Des initiatives sont entreprises pour valoriser des lieux chargés d’histoire et qui demeurent méconnus du grand public.

Soixante ans après l’Indépendance du pays, à Boumerdès plusieurs monuments historiques et autres lieux de mémoire sont encore méconnus du grand public ou livrés à l’abandon, dans l’indifférence générale. Le cas du bâtiment ayant abrité le siège de l’instance exécutive du GPRA est édifiant.

Classé patrimoine culturel le 8 mai 2016, ce monument n’a bénéficié d’aucune opération de réhabilitation, et ce, malgré sa détérioration. Même l’endroit où a été hissé pour la première fois de manière solennelle et officielle le drapeau algérien est livré aux oubliettes.

La cérémonie s’est déroulée dans la matinée du lundi 3 juillet 1962 en présence d’Abderrahmane Farès en sa qualité de président de l’Exécutif provisoire et de hauts responsables de l’ancienne puissance coloniale, dont Christian Fouchet, le haut commissaire de la France en Algérie. Le drapeau a été hissé par les moudjahidine Abdelkrim Seraidi et Saïd Hamrouche, frère de Mouloud Hamrouche, sous les chants patriotiques d’une troupe de scouts algériens, rapporte Hamoud Ibaouni, un ancien journaliste qui entreprend des recherches sur l’histoire de la région. Mais le site reste toujours méconnu du grand public.

La semaine dernière, à l’occasion du soixantenaire de l’indépendance, les responsables de l’université ont pris l’initiative de transformer le bureau d’Abderrahmane Farès en musée. On y trouve des fauteuils, une petite table ainsi que plusieurs photos de moudjahidine et des membres de l’instance exécutive. Le musée se trouve au 2e étage du bloc abritant la faculté des hydrocarbures et devra être ouvert au public chaque samedi, précise le Pr Mustapha Yahi, recteur de l’université.

Bien que tout a été organisé à la hâte, le geste a été salué par plus d’un. Né en 1911 à Amalou, près d’Akbou, Abderrahmane Fares, notaire de profession, était membre de l’Assemblée constituante en 1946. Il s’installe à Paris en 1956 où il est chargé par la Fédération de France de collecter des fonds. Le 4 novembre 1961, il est arrêté pour «atteinte à la sûreté de l’Etat» et incarcéré à la prison de Fresnes. Il sera libéré le 19 mars 1962 avant d’être désigné quelques jours plus tard à la tête de l’Exécutif provisoire.

Ouverture d’un musée

Ce militant au long cours est décédé à Zemmouri le 13 mai 1991. En sus du musée, une unité de soins a également été aménagée juste au dessous du bureau d’Abderrahmane Farès. La structure ne fait pas l’unanimité. «Cette unité de soins ne cadre pas avec la vocation de ce monument. Elle lui fait de l’ombre, d’où l’urgence de la délocaliser à l’intérieur du campus d’autant qu’elle est réservée exclusivement au personnel de l’université», estime un enseignant qui fait un flash-back aux années où Boumerdès était la capitale du pays.

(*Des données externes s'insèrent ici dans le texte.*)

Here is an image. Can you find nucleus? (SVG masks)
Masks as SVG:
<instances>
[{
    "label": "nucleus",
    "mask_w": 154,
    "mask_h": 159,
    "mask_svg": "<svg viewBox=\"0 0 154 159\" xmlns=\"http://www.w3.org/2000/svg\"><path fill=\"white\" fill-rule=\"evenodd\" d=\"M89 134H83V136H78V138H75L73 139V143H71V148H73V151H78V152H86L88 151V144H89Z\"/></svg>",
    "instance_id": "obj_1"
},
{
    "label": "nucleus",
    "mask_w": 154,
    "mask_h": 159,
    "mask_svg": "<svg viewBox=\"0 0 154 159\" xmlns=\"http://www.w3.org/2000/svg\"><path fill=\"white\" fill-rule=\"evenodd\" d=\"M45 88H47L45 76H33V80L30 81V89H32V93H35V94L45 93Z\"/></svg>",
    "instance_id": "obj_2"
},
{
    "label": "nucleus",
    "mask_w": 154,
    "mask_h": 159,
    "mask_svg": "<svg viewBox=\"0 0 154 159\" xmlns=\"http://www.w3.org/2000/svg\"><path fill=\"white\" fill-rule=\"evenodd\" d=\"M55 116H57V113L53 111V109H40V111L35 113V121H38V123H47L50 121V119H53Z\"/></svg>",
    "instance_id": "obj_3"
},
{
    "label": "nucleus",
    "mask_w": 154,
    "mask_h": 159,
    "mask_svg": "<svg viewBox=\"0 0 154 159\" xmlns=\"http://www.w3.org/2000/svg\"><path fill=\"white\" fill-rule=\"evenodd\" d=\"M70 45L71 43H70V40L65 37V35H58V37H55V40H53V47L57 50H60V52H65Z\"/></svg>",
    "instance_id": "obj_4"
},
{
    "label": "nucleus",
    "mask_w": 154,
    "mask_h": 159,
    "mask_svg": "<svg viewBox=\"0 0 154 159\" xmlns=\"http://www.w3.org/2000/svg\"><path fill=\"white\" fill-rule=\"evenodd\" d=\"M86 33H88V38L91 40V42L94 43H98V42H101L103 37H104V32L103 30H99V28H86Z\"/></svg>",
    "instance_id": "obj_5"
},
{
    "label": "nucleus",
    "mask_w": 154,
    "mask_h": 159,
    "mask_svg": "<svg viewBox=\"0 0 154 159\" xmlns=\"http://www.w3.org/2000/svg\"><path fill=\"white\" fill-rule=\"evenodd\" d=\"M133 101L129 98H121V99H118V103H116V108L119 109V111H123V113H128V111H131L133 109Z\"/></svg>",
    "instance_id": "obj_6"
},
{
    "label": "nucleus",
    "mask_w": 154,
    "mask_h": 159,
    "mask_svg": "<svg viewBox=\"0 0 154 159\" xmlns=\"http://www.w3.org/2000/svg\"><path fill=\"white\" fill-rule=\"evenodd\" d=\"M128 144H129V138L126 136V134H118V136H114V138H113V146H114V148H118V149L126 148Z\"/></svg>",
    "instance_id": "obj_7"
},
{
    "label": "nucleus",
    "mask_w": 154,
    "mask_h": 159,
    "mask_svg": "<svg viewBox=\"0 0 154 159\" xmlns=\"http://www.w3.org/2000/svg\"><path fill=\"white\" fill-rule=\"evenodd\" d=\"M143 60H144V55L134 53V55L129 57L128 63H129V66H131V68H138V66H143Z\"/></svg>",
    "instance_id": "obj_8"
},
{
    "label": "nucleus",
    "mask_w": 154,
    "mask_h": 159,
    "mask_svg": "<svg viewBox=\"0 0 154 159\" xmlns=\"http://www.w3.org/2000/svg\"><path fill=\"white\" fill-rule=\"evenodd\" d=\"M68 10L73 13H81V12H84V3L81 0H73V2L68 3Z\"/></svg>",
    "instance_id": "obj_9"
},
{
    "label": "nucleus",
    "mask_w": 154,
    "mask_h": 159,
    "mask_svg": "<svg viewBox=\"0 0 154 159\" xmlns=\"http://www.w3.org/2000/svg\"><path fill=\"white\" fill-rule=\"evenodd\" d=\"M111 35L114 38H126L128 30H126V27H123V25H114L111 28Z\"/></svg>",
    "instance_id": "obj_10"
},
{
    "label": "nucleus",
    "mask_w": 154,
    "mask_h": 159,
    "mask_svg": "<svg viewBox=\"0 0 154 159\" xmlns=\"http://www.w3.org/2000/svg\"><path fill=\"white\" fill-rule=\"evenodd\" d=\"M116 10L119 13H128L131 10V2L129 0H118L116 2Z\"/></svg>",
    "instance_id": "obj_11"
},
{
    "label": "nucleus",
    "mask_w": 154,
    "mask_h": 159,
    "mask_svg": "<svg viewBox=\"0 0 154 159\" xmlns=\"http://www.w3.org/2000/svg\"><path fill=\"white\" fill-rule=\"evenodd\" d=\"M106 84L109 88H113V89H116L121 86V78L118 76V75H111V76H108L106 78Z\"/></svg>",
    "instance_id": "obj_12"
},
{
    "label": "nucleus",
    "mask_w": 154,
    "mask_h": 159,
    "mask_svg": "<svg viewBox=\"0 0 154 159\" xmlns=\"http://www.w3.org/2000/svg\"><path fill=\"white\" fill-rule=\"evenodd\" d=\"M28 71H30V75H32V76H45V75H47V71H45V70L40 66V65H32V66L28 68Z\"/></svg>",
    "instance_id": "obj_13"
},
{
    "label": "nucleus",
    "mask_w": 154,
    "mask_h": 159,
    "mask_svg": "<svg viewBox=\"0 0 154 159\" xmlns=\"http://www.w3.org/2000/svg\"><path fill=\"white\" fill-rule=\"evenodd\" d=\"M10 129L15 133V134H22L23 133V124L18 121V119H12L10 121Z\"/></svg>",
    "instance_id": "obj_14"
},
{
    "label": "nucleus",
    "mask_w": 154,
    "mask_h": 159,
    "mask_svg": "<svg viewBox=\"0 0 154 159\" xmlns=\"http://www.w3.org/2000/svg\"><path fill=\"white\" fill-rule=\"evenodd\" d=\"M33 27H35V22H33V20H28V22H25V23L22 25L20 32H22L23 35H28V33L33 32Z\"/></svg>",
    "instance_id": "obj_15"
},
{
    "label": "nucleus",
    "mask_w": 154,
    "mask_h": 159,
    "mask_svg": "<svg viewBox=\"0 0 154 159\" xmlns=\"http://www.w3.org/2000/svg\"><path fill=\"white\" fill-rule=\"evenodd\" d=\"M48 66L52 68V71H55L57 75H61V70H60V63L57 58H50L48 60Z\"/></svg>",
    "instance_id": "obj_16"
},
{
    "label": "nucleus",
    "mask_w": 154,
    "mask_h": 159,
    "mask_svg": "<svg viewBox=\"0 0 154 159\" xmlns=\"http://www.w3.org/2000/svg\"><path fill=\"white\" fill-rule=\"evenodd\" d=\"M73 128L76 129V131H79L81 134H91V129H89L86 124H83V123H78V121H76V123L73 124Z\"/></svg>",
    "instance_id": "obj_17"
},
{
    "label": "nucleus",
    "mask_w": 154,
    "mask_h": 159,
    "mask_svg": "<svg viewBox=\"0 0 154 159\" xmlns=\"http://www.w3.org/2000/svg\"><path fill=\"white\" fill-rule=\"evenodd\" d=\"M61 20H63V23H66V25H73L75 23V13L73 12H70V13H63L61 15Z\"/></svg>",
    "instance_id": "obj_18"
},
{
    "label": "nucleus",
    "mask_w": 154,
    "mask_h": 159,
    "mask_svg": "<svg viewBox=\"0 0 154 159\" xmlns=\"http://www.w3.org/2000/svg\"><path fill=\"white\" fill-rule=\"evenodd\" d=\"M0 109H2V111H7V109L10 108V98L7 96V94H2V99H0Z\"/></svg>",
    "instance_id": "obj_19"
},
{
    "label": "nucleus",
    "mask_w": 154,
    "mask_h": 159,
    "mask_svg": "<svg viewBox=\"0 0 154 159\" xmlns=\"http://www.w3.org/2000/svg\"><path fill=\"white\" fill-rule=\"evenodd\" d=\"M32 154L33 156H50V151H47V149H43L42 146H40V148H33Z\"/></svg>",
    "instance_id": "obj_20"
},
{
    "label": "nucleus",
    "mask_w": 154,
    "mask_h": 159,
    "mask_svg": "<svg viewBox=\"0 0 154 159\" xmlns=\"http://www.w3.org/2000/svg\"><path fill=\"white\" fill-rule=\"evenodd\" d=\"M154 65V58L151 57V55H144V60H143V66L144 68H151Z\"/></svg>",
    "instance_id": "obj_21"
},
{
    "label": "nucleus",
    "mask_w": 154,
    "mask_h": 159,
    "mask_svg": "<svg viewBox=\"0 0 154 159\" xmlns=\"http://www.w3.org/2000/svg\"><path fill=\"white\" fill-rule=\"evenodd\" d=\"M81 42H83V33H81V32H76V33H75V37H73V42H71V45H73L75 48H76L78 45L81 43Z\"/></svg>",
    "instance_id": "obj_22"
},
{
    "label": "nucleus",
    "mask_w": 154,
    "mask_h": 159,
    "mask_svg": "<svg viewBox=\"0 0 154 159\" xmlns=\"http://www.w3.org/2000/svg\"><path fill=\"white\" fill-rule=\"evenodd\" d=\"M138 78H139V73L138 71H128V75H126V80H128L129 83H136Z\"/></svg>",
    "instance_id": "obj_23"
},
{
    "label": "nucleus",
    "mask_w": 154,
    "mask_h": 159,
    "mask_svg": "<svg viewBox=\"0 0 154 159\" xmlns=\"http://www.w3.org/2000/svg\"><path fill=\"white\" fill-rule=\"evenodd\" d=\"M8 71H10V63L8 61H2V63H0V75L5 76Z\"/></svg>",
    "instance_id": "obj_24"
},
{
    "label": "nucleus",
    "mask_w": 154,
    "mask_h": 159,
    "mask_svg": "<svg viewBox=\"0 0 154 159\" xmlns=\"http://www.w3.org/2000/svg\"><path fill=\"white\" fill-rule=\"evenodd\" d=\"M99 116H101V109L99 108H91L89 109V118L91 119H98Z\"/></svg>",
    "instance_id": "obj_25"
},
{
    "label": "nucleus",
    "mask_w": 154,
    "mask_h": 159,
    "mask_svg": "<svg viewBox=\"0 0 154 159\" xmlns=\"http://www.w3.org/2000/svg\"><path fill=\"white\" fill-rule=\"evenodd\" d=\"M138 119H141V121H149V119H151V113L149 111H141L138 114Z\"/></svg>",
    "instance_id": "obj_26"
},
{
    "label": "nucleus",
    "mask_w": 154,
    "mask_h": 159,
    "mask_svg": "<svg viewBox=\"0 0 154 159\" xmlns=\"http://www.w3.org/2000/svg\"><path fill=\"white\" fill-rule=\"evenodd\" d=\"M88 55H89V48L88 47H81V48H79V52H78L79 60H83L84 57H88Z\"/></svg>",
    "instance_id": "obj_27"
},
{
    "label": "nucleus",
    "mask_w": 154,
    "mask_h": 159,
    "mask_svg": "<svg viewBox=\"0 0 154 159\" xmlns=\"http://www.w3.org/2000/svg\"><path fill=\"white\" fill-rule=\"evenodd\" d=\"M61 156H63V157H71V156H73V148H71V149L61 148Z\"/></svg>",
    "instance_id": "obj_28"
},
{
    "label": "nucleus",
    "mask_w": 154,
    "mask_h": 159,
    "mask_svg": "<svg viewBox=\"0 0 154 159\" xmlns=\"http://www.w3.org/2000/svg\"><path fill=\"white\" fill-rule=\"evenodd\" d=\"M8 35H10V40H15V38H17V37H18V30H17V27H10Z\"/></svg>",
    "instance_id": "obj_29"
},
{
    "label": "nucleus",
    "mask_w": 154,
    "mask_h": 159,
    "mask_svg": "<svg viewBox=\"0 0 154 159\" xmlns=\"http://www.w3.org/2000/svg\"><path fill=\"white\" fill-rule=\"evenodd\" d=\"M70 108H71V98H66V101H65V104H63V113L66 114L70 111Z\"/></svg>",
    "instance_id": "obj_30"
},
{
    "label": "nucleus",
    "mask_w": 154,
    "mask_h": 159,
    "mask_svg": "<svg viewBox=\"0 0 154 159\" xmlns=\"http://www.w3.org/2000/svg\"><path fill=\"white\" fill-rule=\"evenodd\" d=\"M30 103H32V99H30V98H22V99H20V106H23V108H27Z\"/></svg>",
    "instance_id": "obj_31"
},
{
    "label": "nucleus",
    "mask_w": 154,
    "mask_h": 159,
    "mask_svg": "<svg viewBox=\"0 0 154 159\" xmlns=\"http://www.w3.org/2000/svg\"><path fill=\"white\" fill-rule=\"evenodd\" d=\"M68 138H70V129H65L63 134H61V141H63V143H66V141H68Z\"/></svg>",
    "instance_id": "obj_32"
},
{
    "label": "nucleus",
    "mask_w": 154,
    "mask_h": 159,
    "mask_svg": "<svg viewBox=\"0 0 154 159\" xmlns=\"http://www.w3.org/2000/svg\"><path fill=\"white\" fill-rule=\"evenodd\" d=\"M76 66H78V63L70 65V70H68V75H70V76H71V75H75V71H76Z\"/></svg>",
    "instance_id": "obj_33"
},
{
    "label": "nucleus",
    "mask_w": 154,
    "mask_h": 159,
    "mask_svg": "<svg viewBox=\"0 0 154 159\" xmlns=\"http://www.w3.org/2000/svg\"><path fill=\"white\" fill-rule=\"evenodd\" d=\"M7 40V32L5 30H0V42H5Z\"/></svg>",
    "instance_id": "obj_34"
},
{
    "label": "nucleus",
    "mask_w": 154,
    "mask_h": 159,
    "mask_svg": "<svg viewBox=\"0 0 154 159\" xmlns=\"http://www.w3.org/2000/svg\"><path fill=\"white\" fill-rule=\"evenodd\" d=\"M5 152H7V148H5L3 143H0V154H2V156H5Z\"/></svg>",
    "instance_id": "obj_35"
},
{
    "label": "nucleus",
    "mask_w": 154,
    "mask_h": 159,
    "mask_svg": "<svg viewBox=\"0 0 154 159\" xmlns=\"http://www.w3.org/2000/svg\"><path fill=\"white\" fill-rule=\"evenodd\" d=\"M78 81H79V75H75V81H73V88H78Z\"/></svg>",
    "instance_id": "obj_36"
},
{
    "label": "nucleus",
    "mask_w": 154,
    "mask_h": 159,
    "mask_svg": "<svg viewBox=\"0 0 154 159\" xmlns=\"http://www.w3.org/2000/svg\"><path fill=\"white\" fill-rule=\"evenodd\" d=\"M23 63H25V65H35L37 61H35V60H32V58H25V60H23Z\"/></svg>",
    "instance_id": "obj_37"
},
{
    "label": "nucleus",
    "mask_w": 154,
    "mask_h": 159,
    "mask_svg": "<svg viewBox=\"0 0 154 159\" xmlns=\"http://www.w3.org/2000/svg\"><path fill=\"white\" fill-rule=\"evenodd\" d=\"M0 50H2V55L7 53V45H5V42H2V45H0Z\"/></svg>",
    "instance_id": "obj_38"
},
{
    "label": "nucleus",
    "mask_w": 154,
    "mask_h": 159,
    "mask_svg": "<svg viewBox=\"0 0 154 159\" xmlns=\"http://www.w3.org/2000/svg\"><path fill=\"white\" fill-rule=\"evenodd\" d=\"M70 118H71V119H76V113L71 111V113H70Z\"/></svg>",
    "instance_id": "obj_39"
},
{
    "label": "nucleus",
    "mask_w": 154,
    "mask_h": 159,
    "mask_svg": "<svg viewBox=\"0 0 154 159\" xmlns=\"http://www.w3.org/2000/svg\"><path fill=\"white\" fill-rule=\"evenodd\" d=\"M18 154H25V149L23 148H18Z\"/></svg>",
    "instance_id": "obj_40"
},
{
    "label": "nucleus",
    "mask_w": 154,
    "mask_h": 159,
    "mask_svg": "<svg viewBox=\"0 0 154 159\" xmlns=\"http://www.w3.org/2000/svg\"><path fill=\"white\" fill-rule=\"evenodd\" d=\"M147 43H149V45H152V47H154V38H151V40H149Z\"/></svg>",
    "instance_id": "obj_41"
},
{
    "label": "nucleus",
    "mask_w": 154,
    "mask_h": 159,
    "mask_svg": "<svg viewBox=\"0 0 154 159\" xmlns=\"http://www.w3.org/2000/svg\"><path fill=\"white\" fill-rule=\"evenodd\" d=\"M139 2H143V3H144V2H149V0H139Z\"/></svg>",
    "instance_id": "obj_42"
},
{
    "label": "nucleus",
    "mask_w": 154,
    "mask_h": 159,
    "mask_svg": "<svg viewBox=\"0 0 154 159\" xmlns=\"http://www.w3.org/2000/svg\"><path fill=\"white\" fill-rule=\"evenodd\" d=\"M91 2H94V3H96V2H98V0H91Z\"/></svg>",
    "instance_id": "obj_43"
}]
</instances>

Pour lui, le choix des autorités coloniales de s’établir au Rocher noir à la veille de l’Indépendance était dicté surtout par les impératifs de sécurité en raison de la pression exercée par les combattants de l’ALN sur Alger et les exactions perpétrées par l’OAS.

Les premiers bâtiments ayant abrité les bureaux des responsables coloniaux en Algérie ont été réceptionnés fin 1961. L’instance Exécutive du GPRA y avait élu domicile quelques jours après la proclamation du cessez-le-feu pour gérer les affaires courantes du pays, préparer le référendum pour l’autodétermination et organiser l’élection de l’Assemblée constituante. Dans son livre L’Exécutif provisoire : les enjeux d’une transition chaotique, le sociologue Aïssa Kadri estime que «peu de travaux ont été menés sur l’Exécutif provisoire.» Cette instance est composée de 12 membres.

Parmi eux : Mohamed Khemisti, Missoum Sbih, Abdelatif Rahal, Abdelmalek Temmam, Abdelkader Zaibeck, Smail Mahroug ou encore Mohand Mahiou, premier directeur de cabinet de Abderrahmane Farès. La mission de l’instance se termine le 15 octobre 1962 après l’élection de l’Assemblée nationale constituante et la formation du gouvernement de Ben Bella.

Pour Aïssa Kadri, «les hommes, qui ont eu la charge de conduire la transition du printemps à l’automne 1962, ont travaillé avec des contraintes extraordinaires.

Dans une phase de violence inouïe, ils ont, dans les limites des accords négociés, permis aux institutions de fonctionner. Ils ont permis l’essentiel, à savoir asseoir les bases de la construction de l’Etat national indépendant».